NEW DELHI: Similar to Tamil Nadu Chief Minister J Jayalalithaa’s strong objection to the Union government’s propensity to keep the States in the dark on foreign policy issues even when such decisions could impact the lives of the people living in the border States, West Bengal Chief Minister Mamata Banerjee objected to the Teesta Water Sharing Agreement with Bangladesh.
A senior policy expert, close to the earlier Congress dispensations, said, “This is not how it used to be.”
Rajiv Gandhi made it a point to quietly take the AIADMK founder and then ailing chief minister M G Ramachandran into confidence before sending the IPKF to Sri Lanka. “This government lives a blinkered life and lurches from one crisis to another. There’s no political input or sense in its moves,” the expert added.
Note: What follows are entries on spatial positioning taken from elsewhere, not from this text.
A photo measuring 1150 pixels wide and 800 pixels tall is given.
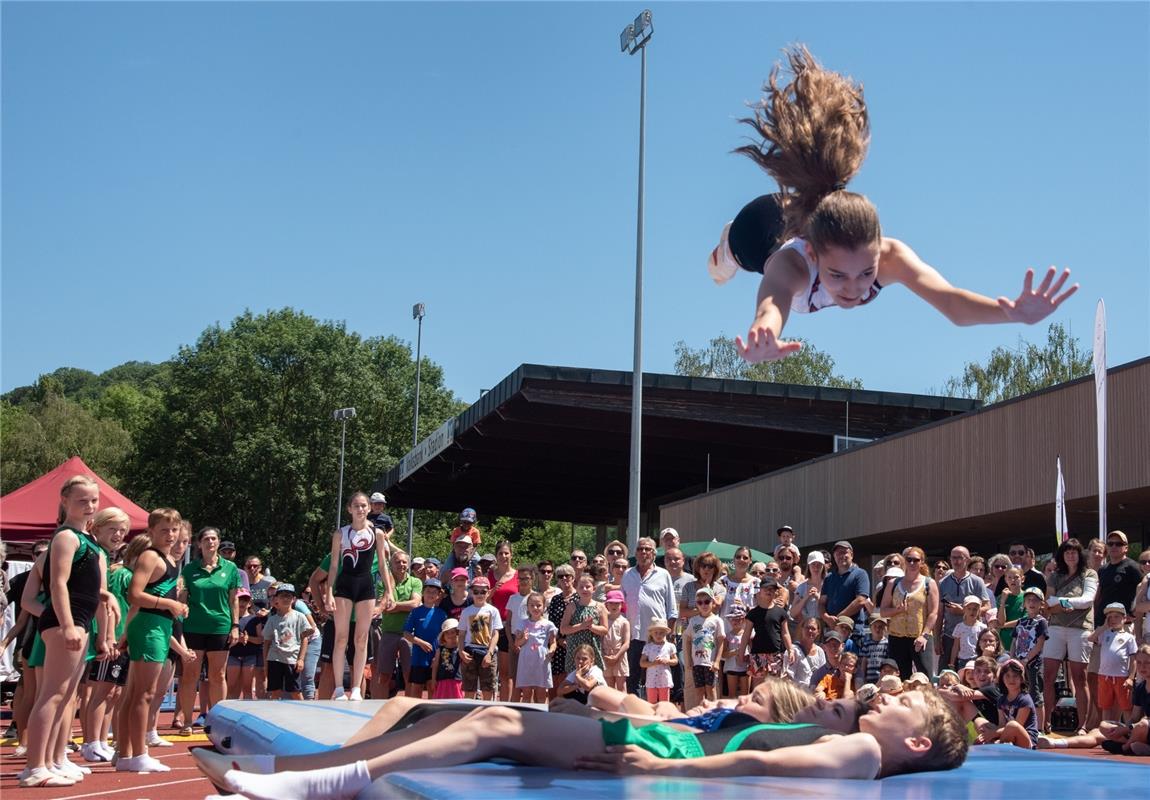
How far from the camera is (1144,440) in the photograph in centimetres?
1459

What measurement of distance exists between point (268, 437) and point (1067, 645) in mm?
39891

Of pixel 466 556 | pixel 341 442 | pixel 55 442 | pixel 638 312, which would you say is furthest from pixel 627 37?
pixel 55 442

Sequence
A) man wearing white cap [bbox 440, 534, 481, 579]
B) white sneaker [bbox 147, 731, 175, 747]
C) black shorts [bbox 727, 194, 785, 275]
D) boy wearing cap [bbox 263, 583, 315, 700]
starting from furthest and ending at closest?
man wearing white cap [bbox 440, 534, 481, 579] < boy wearing cap [bbox 263, 583, 315, 700] < white sneaker [bbox 147, 731, 175, 747] < black shorts [bbox 727, 194, 785, 275]

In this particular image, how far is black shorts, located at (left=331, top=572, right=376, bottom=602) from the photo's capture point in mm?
9688

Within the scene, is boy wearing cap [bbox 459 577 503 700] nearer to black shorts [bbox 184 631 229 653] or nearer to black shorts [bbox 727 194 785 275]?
black shorts [bbox 184 631 229 653]

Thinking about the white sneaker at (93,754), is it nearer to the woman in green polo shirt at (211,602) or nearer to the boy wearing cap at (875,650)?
the woman in green polo shirt at (211,602)

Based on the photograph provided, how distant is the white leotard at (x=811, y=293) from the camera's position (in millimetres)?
4469

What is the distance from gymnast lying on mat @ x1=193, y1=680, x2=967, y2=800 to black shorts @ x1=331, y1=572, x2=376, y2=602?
5082mm

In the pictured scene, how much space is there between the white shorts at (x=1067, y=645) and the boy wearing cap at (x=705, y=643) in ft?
8.61

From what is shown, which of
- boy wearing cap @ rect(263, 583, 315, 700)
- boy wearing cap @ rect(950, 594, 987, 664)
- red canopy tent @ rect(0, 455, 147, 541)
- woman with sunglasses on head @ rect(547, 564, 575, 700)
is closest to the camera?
boy wearing cap @ rect(950, 594, 987, 664)

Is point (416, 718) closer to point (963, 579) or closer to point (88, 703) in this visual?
point (88, 703)

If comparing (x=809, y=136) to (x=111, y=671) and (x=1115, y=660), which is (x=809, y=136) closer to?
(x=111, y=671)

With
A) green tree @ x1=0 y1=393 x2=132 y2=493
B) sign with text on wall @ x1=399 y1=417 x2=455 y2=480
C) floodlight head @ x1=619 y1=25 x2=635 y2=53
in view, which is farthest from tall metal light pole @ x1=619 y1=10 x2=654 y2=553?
green tree @ x1=0 y1=393 x2=132 y2=493

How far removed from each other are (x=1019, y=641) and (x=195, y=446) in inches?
1616
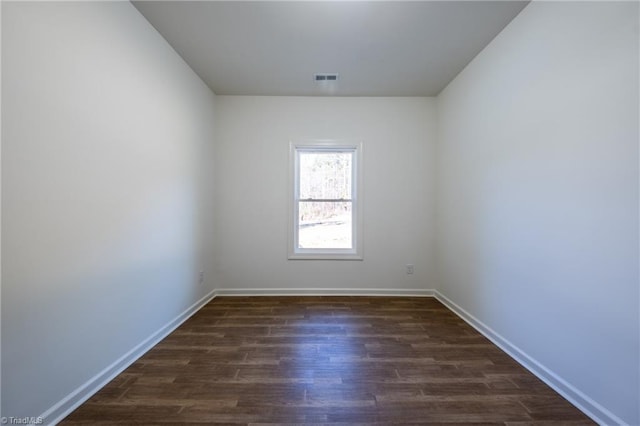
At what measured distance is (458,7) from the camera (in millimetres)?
1930

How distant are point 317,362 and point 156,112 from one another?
2396 millimetres

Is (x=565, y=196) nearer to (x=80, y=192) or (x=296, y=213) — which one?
(x=296, y=213)

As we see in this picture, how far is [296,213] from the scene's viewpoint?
11.6 feet

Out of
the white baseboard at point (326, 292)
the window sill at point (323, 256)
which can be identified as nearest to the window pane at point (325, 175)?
the window sill at point (323, 256)

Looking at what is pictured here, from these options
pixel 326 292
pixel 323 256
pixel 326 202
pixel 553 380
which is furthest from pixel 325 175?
pixel 553 380

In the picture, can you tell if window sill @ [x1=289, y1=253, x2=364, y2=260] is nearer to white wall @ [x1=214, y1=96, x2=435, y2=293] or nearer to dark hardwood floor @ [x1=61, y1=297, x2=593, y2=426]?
white wall @ [x1=214, y1=96, x2=435, y2=293]

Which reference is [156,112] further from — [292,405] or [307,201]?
[292,405]

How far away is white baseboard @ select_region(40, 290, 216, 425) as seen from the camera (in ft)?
4.58

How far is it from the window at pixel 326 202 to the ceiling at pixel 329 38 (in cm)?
88

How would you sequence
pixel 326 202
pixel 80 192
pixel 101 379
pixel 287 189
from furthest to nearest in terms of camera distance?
pixel 326 202 → pixel 287 189 → pixel 101 379 → pixel 80 192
That may have to change now as Jayalalithaa made it clear to the Centre that the States, Tamil Nadu in particular, have to be taken into confidence during the process of decision-making and not as an after-thought. Any attempt to subvert that process will be fiercely resisted.
Whether it is the Indo-US naval exercise or the setting up of the NCTC, she said she finds the Centre’s propensity of not bothering to keep the State government in the loop “unacceptable”.
Neither Jayalalithaa nor her counterparts in the other non-Congress States were ready to accept the Centre’s attempt to abrogate the federal structure of the polity as defined in the Constitution. The State government cannot be treated as a “municipal corporation’’ which can only be recipients of dole, not party to any decision-making process, she said.
Fearing that this is an emerging pattern and making clear that there was a trust deficit, Jayalalithaa said, “Lack of consultations with the States and failure to take the States into confidence is a cogent commentary on the system of the government in the Centre.”